Two conservative federal appeals judges who previously announced plans to boycott Yale Law School clerks said they are seeing progress in tolerance for differing viewpoints at a university event Wednesday.

The two judges—Judge James Ho of the 5th U.S. Circuit Court of Appeals at New Orleans and Judge Elizabeth Branch of the 11th Circuit at Atlanta—have previously said they won’t hire law clerks from Yale Law in the future because of the school’s cancel culture.

Ho was the first to make the boycott announcement, citing incidents in which Yale Law students disrupted conservative speakers.

On Wednesday, Ho said he thinks that a “course correction” is taking place, while Branch said she is seeing some positive developments.

Law.com, Reuters, Bloomberg Law and the Yale Daily News are among the publications that covered their comments.

Ho said students who are taught that they can cancel others on college campuses may do the same in the workplace and in U.S. society, according to coverage by Reuters.

“Cancel culture is a cancer on our culture, and we need a cure now before it’s too late,” Ho said.

Both judges said they could change their mind about the boycott, which Ho has said would affect only those students who enroll in the coming academic year; students currently at Yale Law wouldn’t be affected.

The boycott is “not something I want to do,” Ho said, according to coverage by Law.com. “If someone has a better idea, I am all ears. The objective is very simple, it’s to restore free speech and especially to restore free speech at the elite institutions that are most influential on the entire American society.”

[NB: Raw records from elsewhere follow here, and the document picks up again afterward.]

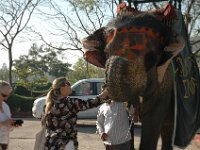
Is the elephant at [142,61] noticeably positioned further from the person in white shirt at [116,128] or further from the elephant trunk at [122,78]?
the person in white shirt at [116,128]

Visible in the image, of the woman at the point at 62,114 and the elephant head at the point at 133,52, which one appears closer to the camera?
the elephant head at the point at 133,52

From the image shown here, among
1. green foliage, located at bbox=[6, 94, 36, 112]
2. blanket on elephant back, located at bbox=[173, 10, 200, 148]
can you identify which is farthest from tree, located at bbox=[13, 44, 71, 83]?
blanket on elephant back, located at bbox=[173, 10, 200, 148]

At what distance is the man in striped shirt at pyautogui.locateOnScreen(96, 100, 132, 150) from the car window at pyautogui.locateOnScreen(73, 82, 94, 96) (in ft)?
30.4

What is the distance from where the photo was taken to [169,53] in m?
4.00

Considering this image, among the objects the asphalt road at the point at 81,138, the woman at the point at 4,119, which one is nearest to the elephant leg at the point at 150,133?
the woman at the point at 4,119

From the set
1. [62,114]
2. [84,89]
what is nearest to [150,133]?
[62,114]

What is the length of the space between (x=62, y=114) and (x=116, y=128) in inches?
27.3

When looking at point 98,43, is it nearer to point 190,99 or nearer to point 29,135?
point 190,99

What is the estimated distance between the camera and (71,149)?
473 centimetres

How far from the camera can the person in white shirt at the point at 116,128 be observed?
15.9ft

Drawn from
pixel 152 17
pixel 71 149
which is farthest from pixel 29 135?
pixel 152 17

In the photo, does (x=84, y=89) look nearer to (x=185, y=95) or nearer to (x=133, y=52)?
(x=185, y=95)

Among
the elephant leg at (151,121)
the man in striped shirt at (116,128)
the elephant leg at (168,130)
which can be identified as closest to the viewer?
the elephant leg at (151,121)

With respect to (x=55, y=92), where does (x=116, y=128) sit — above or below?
below
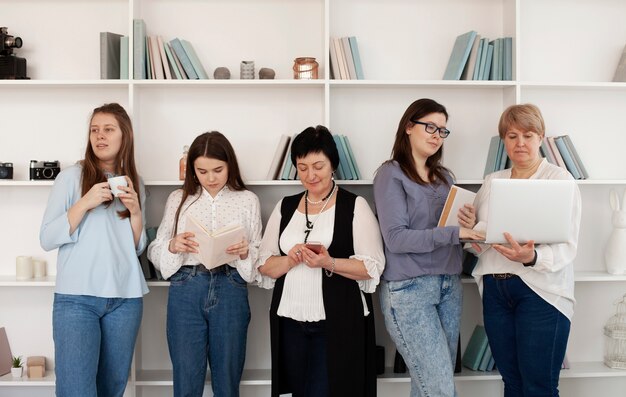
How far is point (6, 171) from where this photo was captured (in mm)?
3932

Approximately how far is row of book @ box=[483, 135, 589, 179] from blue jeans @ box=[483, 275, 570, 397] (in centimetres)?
88

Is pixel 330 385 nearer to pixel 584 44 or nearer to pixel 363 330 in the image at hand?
pixel 363 330

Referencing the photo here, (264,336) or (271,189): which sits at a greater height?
(271,189)

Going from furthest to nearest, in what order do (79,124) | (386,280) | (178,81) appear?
(79,124) < (178,81) < (386,280)

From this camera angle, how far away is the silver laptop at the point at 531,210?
9.80ft

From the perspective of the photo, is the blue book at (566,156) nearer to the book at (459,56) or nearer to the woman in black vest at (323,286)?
the book at (459,56)

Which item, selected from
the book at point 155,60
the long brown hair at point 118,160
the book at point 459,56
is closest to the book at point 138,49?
the book at point 155,60

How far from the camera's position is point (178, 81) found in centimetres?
384

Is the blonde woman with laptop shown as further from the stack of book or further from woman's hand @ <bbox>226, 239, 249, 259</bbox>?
woman's hand @ <bbox>226, 239, 249, 259</bbox>

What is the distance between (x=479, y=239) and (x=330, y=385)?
0.94m

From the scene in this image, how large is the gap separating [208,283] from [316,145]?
863mm

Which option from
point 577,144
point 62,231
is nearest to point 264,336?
point 62,231

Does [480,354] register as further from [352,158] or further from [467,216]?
[352,158]

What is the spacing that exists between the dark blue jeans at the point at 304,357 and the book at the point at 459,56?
1.66 metres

Branch suggested that students who disagree with a speaker could find better ways to express viewpoints, perhaps by asking tough questions when questions are permitted. She recalled an instance at her school in which a Holocaust denier was invited to speak. Students didn’t show up for the event, and the speaker was never invited back.

The discussion Wednesday was sponsored by the William F. Buckley Jr. Program, a conservative group. Ho and Branch also plan to attend an event organized by Yale Law early next year. The topic is friendships across divides and judging in partisan times, according to the Yale Daily News.